● **Extracted text**:
---

YOLO-v4

ConvNet One-Stage Detector Object Detection

class lucid.models.YOLO_V4(num_classes: int, anchors: list[list[tuple[int, int]]] | None = None, strides: list[int] | None = None, backbone: Module | None = None, backbone_out_channels: tuple[int, int, int] | None = None, in_channels: tuple[int, int, int] = (256, 512, 1024), pos_iou_thr: float = 0.25, ignore_iou_thr: float = 0.5, obj_balance: tuple[float, float, float] = (4.0, 1.0, 0.4), cls_label_smoothing: float = 0.0, iou_aware_alpha: float = 0.5, iou_branch_weight: float = 1.0)

The YOLO_V4 class implements the YOLO-v4 object detection model, extending YOLO-v3 with architectural and training improvements for better accuracy and speed. It includes CSP-DarkNet-53 as a backbone, SPP and PANet as necks, and enhancements like Mish activation and label smoothing.

YOLO-v4 architecture

Class Signature

class YOLO_V4(
    num_classes: int,
    anchors: list[list[tuple[int, int]]] | None = None,
    strides: list[int] | None = None,
    backbone: nn.Module | None = None,
    backbone_out_channels: tuple[int, int, int] | None = None,
    in_channels: tuple[int, int, int] = (256, 512, 1024),
    pos_iou_thr: float = 0.25,
    ignore_iou_thr: float = 0.5,
    obj_balance: tuple[float, float, float] = (4.0, 1.0, 0.4),
    cls_label_smoothing: float = 0.0,
    iou_aware_alpha: float = 0.5,
    iou_branch_weight: float = 1.0,
)

Parameters

  • num_classes (int): Number of object classes for detection.

  • anchors (list[list[tuple[int, int]]], optional): 3-scale list of anchor box groups. Each inner list holds 3 anchor tuples. Defaults to YOLO-v4 anchors if None.

  • strides (list[int], optional): Strides for the 3 detection heads (typically [8, 16, 32]).

  • backbone (nn.Module, optional): Optional feature extractor (default: CSP-DarkNet-53).

  • backbone_out_channels (tuple[int, int, int], optional): Output channels from backbone corresponding to 3 detection scales.

  • in_channels (tuple[int, int, int]): Input channels to the necks (SPP, PANet).

  • pos_iou_thr (float): Positive label threshold for anchor assignment.

  • ignore_iou_thr (float): IOU threshold above which anchor is ignored in loss.

  • obj_balance (tuple[float, float, float]): Weights for objectness loss at different scales.

  • cls_label_smoothing (float): Smoothing factor for classification targets.

  • iou_aware_alpha (float): Weight for combining IOU and objectness predictions.

  • iou_branch_weight (float): Loss weight for IOU-aware branch.

Attributes

  • backbone (nn.Module): Backbone network for feature extraction.

---

● **Data**:
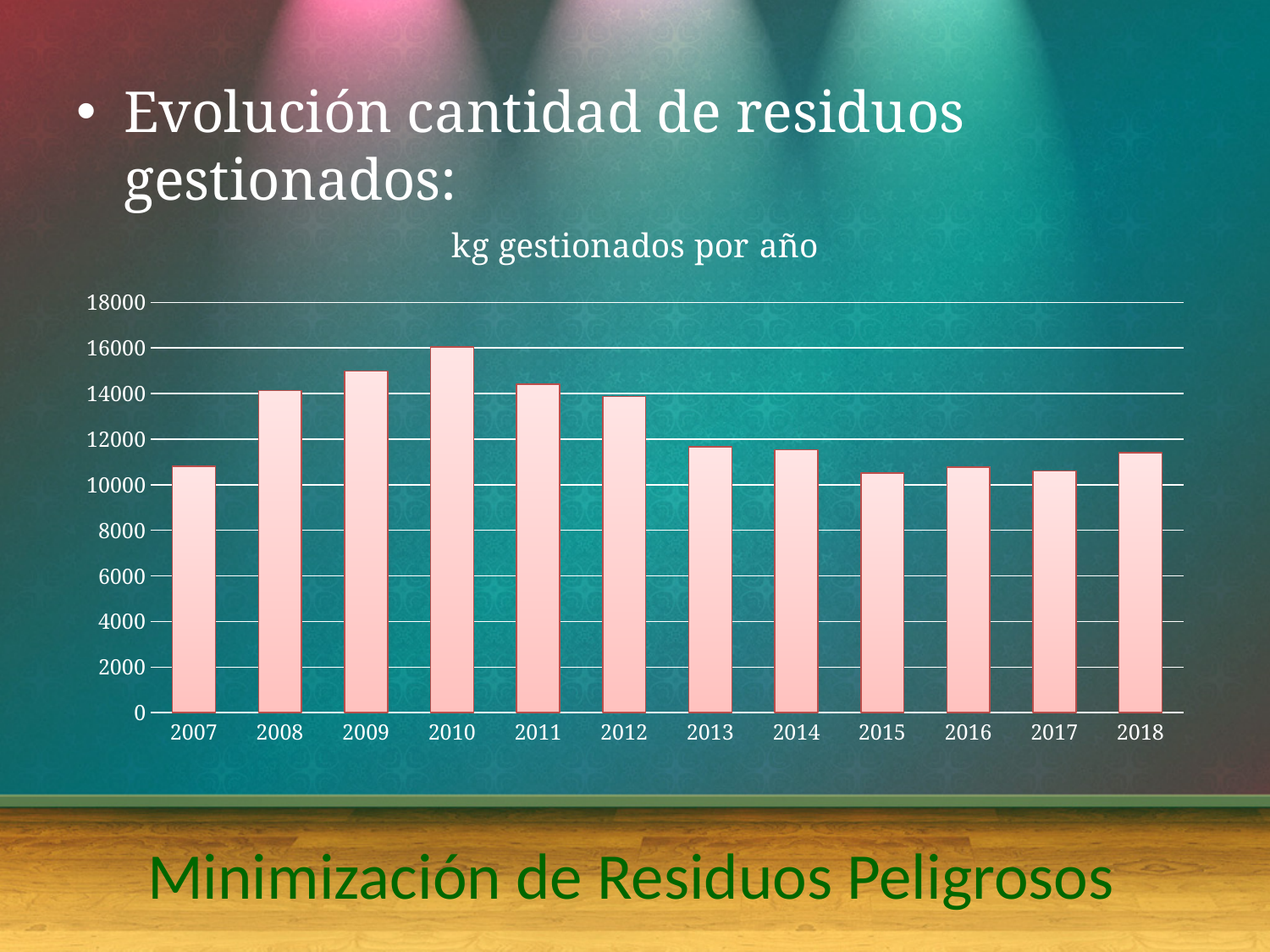
Is the value for 2015 greater or less than 12000? less Which year has the larger value, 2011 or 2018? 2011 How many years are shown on the x axis of the chart? 12 What is the title of the chart? kg gestionados por año Is the value for 2013 greater or less than 12000? less Is the value for 2010 greater or less than 14000? greater Which year has the larger value, 2009 or 2012? 2009 Do the values rise or fall from 2007 to 2010? rise Which year has the highest value in the chart? 2010 What kind of chart is shown on the slide? bar chart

---

● **Activity list**:
A – Name every parameter that the Parameters list of the YOLO-v4 page gives the type float.
B – Write out the passage of the YOLO-v4 page from "ConvNet One-Stage Detector" up to and including "and label smoothing.".

● **List of solutions**:
A – pos_iou_thr, ignore_iou_thr, cls_label_smoothing, iou_aware_alpha, iou_branch_weight

B –
ConvNet One-Stage Detector Object Detection

class lucid.models.YOLO_V4(num_classes: int, anchors: list[list[tuple[int, int]]] | None = None, strides: list[int] | None = None, backbone: Module | None = None, backbone_out_channels: tuple[int, int, int] | None = None, in_channels: tuple[int, int, int] = (256, 512, 1024), pos_iou_thr: float = 0.25, ignore_iou_thr: float = 0.5, obj_balance: tuple[float, float, float] = (4.0, 1.0, 0.4), cls_label_smoothing: float = 0.0, iou_aware_alpha: float = 0.5, iou_branch_weight: float = 1.0)

The YOLO_V4 class implements the YOLO-v4 object detection model, extending YOLO-v3 with architectural and training improvements for better accuracy and speed. It includes CSP-DarkNet-53 as a backbone, SPP and PANet as necks, and enhancements like Mish activation and label smoothing.